● **Task goal**
Lines before the one containing "How far from the camera was" are left out; copy that line and every later line through the end of the data exactly.

····················

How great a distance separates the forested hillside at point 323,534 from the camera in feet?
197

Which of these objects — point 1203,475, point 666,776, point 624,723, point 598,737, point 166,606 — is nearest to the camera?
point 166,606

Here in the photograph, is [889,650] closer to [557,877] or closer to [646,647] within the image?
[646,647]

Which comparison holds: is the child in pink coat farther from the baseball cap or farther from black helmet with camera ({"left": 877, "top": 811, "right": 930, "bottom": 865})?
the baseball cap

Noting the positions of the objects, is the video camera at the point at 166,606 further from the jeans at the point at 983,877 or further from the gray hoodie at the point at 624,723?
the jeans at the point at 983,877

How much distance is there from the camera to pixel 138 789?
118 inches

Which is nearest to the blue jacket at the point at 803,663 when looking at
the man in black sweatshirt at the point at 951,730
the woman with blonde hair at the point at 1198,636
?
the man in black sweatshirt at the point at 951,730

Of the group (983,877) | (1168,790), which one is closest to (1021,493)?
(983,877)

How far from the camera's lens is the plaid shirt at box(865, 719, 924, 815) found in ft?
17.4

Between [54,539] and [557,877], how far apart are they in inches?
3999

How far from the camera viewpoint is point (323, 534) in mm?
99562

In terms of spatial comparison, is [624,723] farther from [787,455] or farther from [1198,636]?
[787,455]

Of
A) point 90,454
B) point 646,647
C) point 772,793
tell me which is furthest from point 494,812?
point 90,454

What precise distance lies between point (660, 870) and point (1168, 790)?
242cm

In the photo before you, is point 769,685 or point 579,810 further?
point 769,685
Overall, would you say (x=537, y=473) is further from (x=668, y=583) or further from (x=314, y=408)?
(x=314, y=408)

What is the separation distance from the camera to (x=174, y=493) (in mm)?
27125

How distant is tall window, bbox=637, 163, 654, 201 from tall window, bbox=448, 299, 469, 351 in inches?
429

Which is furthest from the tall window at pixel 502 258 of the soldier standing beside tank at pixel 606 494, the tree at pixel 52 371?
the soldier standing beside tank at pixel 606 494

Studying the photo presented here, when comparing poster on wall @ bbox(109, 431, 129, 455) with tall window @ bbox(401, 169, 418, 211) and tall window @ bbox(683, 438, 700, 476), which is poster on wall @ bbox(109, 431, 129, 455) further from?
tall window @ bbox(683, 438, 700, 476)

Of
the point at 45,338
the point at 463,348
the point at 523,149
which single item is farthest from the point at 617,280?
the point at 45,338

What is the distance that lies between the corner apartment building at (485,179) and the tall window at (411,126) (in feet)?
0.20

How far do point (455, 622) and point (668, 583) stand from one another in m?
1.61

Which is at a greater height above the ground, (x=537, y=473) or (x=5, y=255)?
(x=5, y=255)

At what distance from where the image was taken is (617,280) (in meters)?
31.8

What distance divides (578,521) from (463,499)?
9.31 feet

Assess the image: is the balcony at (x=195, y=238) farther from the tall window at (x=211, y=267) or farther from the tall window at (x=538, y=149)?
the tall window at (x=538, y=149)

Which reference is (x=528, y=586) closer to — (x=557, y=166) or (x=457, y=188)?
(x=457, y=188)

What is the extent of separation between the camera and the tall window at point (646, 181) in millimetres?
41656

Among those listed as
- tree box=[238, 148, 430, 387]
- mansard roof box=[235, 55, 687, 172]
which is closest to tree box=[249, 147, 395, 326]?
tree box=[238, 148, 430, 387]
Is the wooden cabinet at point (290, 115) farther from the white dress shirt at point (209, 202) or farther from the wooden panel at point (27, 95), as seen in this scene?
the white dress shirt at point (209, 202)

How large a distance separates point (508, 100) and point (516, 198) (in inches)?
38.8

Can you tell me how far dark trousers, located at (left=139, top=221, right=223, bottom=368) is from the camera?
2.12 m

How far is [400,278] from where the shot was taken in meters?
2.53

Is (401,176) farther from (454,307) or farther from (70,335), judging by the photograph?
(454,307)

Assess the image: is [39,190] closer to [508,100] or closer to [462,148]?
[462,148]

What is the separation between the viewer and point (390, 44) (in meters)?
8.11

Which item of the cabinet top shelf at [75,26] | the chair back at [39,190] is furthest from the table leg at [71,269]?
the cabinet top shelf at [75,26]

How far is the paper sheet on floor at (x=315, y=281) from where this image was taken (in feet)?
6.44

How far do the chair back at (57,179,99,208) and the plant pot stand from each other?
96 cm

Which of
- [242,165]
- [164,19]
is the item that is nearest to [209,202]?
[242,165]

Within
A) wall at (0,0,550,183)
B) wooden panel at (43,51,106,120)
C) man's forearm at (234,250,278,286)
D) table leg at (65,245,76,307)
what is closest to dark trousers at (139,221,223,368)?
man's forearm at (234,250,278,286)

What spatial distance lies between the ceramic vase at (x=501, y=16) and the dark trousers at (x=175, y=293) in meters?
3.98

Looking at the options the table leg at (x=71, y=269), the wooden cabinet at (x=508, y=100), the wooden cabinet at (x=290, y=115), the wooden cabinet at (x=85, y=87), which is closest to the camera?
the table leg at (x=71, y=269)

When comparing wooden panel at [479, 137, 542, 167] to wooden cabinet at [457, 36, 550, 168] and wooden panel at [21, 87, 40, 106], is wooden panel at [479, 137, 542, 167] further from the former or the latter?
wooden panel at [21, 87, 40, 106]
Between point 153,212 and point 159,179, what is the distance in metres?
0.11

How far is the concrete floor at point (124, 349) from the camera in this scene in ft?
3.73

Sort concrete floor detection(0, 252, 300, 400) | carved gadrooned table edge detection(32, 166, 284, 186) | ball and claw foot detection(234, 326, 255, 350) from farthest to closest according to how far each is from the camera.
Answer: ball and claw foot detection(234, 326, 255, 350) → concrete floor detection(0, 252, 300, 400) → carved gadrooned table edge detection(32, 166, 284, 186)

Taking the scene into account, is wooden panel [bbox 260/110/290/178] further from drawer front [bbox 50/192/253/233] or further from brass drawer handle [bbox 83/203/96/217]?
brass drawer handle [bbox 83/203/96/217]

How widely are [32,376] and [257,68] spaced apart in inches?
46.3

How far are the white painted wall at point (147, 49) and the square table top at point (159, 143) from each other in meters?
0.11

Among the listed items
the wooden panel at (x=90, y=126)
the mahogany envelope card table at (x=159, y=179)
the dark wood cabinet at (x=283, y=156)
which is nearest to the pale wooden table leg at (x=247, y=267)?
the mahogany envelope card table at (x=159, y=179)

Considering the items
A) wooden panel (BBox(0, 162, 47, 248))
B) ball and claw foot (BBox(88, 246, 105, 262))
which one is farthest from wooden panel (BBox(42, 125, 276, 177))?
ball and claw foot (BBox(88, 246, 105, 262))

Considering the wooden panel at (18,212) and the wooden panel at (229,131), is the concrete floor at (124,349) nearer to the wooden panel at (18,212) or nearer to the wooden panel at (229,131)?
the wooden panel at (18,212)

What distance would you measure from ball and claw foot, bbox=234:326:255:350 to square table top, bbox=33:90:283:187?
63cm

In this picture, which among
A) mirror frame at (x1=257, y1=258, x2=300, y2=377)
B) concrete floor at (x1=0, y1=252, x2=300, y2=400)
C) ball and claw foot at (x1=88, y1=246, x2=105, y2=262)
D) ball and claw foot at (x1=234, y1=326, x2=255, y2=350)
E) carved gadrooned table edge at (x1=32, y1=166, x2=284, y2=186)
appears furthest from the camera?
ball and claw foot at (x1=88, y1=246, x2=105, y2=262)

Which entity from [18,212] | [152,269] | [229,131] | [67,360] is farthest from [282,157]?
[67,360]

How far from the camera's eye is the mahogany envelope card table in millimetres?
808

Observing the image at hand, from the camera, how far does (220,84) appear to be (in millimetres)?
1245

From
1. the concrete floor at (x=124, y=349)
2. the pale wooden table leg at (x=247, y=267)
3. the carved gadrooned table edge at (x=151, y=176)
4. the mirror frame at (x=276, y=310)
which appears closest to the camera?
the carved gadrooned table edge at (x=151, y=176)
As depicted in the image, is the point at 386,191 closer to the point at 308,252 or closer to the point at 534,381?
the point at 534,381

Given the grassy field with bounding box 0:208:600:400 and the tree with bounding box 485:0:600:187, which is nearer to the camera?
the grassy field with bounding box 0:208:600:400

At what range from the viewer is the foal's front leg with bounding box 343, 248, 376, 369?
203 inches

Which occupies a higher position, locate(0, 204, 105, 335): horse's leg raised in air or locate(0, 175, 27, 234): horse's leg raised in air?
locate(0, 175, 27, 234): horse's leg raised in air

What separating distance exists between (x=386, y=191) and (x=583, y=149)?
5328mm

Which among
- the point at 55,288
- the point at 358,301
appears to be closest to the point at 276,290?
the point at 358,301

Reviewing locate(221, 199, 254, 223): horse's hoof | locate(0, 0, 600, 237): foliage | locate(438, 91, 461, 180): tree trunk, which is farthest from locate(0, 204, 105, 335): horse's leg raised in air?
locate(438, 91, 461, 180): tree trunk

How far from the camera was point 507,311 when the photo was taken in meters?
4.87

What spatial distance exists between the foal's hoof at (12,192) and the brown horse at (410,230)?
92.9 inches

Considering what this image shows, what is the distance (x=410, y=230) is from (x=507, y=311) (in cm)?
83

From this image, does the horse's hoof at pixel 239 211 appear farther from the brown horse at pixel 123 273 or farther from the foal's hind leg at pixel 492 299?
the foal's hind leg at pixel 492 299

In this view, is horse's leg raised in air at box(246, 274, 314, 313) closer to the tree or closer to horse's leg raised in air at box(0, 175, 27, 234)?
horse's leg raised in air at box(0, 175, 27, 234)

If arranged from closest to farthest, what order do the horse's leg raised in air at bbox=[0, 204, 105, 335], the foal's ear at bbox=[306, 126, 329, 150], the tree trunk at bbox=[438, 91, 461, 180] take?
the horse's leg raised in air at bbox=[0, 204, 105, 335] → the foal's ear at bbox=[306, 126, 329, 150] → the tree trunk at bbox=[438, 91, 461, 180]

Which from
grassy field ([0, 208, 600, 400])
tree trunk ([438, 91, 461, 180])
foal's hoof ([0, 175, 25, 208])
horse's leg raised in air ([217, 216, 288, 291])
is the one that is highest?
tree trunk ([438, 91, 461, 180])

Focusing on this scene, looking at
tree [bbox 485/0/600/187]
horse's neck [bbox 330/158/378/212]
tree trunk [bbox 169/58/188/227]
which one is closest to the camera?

····················

● **Final result**
How far from the camera was point 507,311 when the photo was taken in meters?
4.87

What spatial distance exists between the foal's hoof at (12,192) and the brown horse at (410,230)?
92.9 inches

Considering what this image shows, what is the distance (x=410, y=230) is from (x=507, y=311) (in cm)?
83

From this image, does the horse's hoof at pixel 239 211 appear farther from the brown horse at pixel 123 273 or farther from the foal's hind leg at pixel 492 299?
the foal's hind leg at pixel 492 299

In this view, is horse's leg raised in air at box(246, 274, 314, 313) closer to the tree or closer to horse's leg raised in air at box(0, 175, 27, 234)?
horse's leg raised in air at box(0, 175, 27, 234)

If arranged from closest to farthest, what order do the horse's leg raised in air at bbox=[0, 204, 105, 335], the foal's ear at bbox=[306, 126, 329, 150], the tree trunk at bbox=[438, 91, 461, 180] take?
the horse's leg raised in air at bbox=[0, 204, 105, 335] → the foal's ear at bbox=[306, 126, 329, 150] → the tree trunk at bbox=[438, 91, 461, 180]

Which from
grassy field ([0, 208, 600, 400])
tree trunk ([438, 91, 461, 180])
foal's hoof ([0, 175, 25, 208])
horse's leg raised in air ([217, 216, 288, 291])
is the one that is highest?
tree trunk ([438, 91, 461, 180])

Focusing on this scene, looking at
tree [bbox 485/0/600/187]
horse's neck [bbox 330/158/378/212]
tree trunk [bbox 169/58/188/227]
which one is closest to the camera?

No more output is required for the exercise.